To support people to do it themselves, that is my inner drive as Agile Coach. Stimulating teams to improve collaboration, quality and throughput time, I ensure everybody understands that communication is key when it comes to agility. To get them where they need to be, I use ‘feedforward’ (⇔feedback), openness and humor. My motto is to assume good will; I will always start my interventions from there.
So Sandra, who are you?
W : What is your favourite Agile principle and why?
S : That would be: “At regular intervals, the team reflects on how to become more effective, then tunes and adjusts its behaviour accordingly.” If you are a truly self-steering team, you realize the importance of this principle. If done well and regularly, self-reflection stimulates quality, early delivery and it strengthens the team in terms of motivation and purpose.

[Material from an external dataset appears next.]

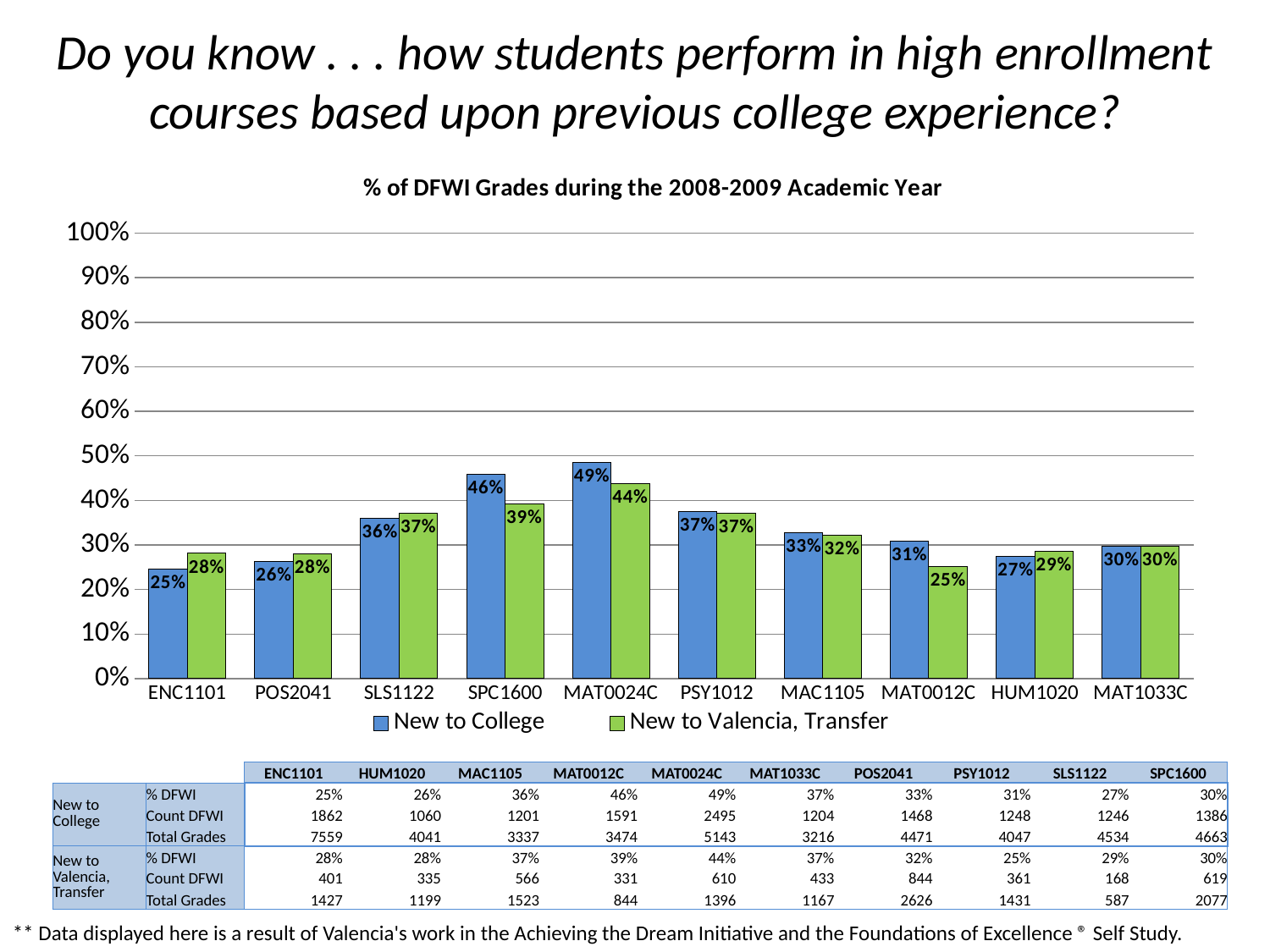
What is the % of DFWI grades for New to College students in SPC1600? 46% What kind of chart is shown on the slide? Bar chart Which course has the lowest % of DFWI grades for New to College students? ENC1101 Which course has the lowest % of DFWI grades for New to Valencia, Transfer students? MAT0012C What is the title of the chart? % of DFWI Grades during the 2008-2009 Academic Year In MAT0012C, which group has the higher % of DFWI grades: New to College or New to Valencia, Transfer? New to College What is the % of DFWI grades for New to Valencia, Transfer students in MAT0012C? 25% In SPC1600, how many percentage points higher is the New to College DFWI rate than the New to Valencia, Transfer rate? 7 percentage points How many courses are shown on the x axis of the chart? 10 What is the % of DFWI grades for New to College students in ENC1101? 25% How many series does the chart legend list? 2 Which course has the highest % of DFWI grades for New to College students? MAT0024C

W : Which song describes Agility best?
S : ‘Reach Out’ from The Four Tops is the first song coming to my mind :o). In the end, agility is about teamwork and communication; we try to deliver the best quality product together in the shortest timeframe possible. Nobody’s perfect, therefore you have to ask for help in time, to not jeopardize quality and delivery. The team will be there to see you through…
W : The ultimate me-time is made of…
S : A good hour of modern ballet dancing and then a grand cup of Twining’s Lady Grey tea to cool down again!
W : My favourite gadget as an Agile Coach…
S : Are my markers and paper! Visualisation is key within the agile world; information radiators displaying the project’s content, progress and impediments make it impossible to stick your head into the sand as team, stakeholders and/or management. It makes it so much easier for people to understand all aspects of the ongoing project and it stimulates the oh-so-important interaction on the spot.
W : In which non-IT related area could Agile do wonders and why?
S : I think the principles of a Kanban board can work miracles in school classes, learning students to plan their (home)work accurately and to take responsibility for their learning objectives.